**Written instruction:** Find each line of the records that contains the string "xmlns", and copy those lines in full.

** BEGIN Task inputs **

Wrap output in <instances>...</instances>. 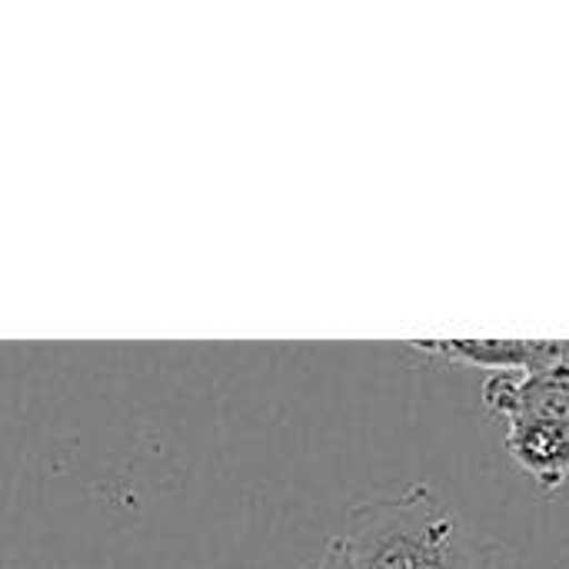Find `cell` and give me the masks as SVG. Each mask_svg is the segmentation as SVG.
<instances>
[{
    "mask_svg": "<svg viewBox=\"0 0 569 569\" xmlns=\"http://www.w3.org/2000/svg\"><path fill=\"white\" fill-rule=\"evenodd\" d=\"M457 537V520L427 483L357 503L340 533L353 569H413L420 553Z\"/></svg>",
    "mask_w": 569,
    "mask_h": 569,
    "instance_id": "1",
    "label": "cell"
},
{
    "mask_svg": "<svg viewBox=\"0 0 569 569\" xmlns=\"http://www.w3.org/2000/svg\"><path fill=\"white\" fill-rule=\"evenodd\" d=\"M423 353H437L443 360H463L490 370L523 367L537 373L540 367H557L563 360V343H530V340H450V343H413Z\"/></svg>",
    "mask_w": 569,
    "mask_h": 569,
    "instance_id": "2",
    "label": "cell"
},
{
    "mask_svg": "<svg viewBox=\"0 0 569 569\" xmlns=\"http://www.w3.org/2000/svg\"><path fill=\"white\" fill-rule=\"evenodd\" d=\"M413 569H463L460 557H457V537L427 547V550L420 553V560L413 563Z\"/></svg>",
    "mask_w": 569,
    "mask_h": 569,
    "instance_id": "3",
    "label": "cell"
},
{
    "mask_svg": "<svg viewBox=\"0 0 569 569\" xmlns=\"http://www.w3.org/2000/svg\"><path fill=\"white\" fill-rule=\"evenodd\" d=\"M310 569H353V560H350V553H347L343 540H340V537H333V540H327V547H323L320 560H317Z\"/></svg>",
    "mask_w": 569,
    "mask_h": 569,
    "instance_id": "4",
    "label": "cell"
}]
</instances>
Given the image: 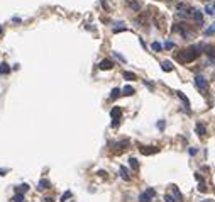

** END Task inputs **

**Response to the exercise:**
    "mask_svg": "<svg viewBox=\"0 0 569 569\" xmlns=\"http://www.w3.org/2000/svg\"><path fill=\"white\" fill-rule=\"evenodd\" d=\"M457 537V520L427 483L357 503L340 533L353 569H413L420 553Z\"/></svg>",
    "mask_svg": "<svg viewBox=\"0 0 569 569\" xmlns=\"http://www.w3.org/2000/svg\"><path fill=\"white\" fill-rule=\"evenodd\" d=\"M423 353H437L443 360H463L490 370L523 367L537 373L540 367H557L563 360V343H530V340H450V343H413Z\"/></svg>",
    "mask_svg": "<svg viewBox=\"0 0 569 569\" xmlns=\"http://www.w3.org/2000/svg\"><path fill=\"white\" fill-rule=\"evenodd\" d=\"M413 569H463L460 557H457V537L427 547V550L420 553V560L413 563Z\"/></svg>",
    "mask_svg": "<svg viewBox=\"0 0 569 569\" xmlns=\"http://www.w3.org/2000/svg\"><path fill=\"white\" fill-rule=\"evenodd\" d=\"M310 569H353V560H350V553H347L343 540H340V537H333V540H327V547H323L320 560H317Z\"/></svg>",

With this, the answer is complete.